A team of Tresco Estate staff is travelling to the Isle of Man today to bring back bees.

A decade ago there were eight hives producing honey on the islands, mainly for the Dorrien Smith family’s consumption.

But now there is just one active hive.

The decline of bee stocks around the country has been well documented and Abbey Gardens curator Mike Nelhams says one theory is that pesticides have got into their food chain.

On the mainland bees have also been decimated by the Varroa mite but that disease hasn’t taken hold here because bees can’t fly the 28 miles to reach Scilly.

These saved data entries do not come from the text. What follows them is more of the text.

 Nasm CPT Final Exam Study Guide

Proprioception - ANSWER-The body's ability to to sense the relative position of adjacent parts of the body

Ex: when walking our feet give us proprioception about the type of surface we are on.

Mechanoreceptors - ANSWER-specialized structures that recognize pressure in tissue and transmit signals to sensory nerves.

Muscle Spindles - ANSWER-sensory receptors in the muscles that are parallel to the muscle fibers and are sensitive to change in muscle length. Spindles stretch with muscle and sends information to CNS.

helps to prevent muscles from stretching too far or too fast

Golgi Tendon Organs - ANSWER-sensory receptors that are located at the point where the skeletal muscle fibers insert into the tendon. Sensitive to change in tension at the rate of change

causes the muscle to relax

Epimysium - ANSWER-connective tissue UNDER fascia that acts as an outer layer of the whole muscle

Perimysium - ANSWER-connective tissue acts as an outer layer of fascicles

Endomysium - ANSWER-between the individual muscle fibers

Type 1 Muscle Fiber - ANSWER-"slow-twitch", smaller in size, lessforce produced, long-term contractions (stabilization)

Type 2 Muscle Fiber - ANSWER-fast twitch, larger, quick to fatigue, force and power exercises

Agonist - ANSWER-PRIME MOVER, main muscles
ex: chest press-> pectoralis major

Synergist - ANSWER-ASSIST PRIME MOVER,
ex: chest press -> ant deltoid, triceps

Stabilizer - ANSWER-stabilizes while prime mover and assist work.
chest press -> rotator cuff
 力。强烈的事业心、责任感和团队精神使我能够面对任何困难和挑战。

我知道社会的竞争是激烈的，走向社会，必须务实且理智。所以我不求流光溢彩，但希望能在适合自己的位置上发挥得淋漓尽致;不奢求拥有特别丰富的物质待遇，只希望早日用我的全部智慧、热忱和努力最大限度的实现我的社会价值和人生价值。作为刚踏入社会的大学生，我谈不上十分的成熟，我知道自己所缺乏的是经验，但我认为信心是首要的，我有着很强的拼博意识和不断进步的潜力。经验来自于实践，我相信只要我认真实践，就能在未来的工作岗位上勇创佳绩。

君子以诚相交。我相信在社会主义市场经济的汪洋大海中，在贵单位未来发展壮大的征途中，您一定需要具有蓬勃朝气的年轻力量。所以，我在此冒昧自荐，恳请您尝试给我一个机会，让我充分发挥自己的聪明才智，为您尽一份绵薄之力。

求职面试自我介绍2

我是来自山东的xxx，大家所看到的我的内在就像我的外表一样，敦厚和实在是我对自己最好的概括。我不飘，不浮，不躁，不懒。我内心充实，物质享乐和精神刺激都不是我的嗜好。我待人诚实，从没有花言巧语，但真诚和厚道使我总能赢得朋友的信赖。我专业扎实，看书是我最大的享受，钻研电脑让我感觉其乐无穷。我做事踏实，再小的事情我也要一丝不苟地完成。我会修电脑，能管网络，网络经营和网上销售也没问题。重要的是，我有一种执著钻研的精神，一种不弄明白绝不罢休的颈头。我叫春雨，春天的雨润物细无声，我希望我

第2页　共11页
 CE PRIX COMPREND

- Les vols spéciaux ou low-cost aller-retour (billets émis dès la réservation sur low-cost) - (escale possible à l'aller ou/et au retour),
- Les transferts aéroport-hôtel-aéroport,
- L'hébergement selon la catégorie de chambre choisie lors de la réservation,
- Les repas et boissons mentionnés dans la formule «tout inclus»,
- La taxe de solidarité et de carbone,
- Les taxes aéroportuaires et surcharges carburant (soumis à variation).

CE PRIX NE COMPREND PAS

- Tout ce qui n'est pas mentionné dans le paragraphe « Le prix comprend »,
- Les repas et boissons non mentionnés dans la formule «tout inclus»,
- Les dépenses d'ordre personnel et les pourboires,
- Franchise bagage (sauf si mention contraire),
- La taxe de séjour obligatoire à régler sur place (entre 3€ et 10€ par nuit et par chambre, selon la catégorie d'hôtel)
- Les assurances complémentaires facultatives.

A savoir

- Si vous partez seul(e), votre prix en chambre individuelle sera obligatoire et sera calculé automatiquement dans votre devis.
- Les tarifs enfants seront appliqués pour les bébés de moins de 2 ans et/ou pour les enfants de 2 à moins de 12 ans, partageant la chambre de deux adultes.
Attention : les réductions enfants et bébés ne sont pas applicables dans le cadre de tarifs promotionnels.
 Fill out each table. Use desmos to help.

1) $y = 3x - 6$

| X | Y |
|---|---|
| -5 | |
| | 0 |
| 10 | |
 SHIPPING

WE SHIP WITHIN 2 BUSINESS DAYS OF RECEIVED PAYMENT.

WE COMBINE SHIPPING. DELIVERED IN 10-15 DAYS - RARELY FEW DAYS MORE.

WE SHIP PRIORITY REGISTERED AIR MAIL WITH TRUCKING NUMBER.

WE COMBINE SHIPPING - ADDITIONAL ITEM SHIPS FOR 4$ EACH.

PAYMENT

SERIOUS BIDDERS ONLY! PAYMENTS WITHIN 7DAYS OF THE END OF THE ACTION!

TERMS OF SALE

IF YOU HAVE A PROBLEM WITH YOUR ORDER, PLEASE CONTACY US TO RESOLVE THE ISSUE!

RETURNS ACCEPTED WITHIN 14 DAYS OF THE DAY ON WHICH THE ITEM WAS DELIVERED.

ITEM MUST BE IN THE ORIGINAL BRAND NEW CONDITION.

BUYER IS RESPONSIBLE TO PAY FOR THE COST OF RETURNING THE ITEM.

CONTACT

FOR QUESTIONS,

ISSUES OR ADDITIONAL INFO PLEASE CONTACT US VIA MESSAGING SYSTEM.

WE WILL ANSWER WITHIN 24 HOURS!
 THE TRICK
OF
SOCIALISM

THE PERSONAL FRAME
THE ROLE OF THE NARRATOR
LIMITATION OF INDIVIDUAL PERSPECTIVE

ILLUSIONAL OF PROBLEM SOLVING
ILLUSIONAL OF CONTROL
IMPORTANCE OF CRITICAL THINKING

The insects bought from the Isle of Man have been verified as varroa-free and Andrew Lawson and Dave Hamilton will be going up to collect them by hand, because sending them by post isn’t always successful.

Mike says it’s good to bring stocks from outside Scilly because it means the colonies don’t become too in-bred. And he says he’s offered bees to other beekeepers in the islands.

Mike says Tresco is keen to increase honey production because people have “raved” about the taste.

Some visitors bought so much “you’d think they were going to bathe in it,” he told Radio Scilly.

Mike says the unique qualities are probably because of the variety of year-round plants like Eucalyptus and Leptospermum.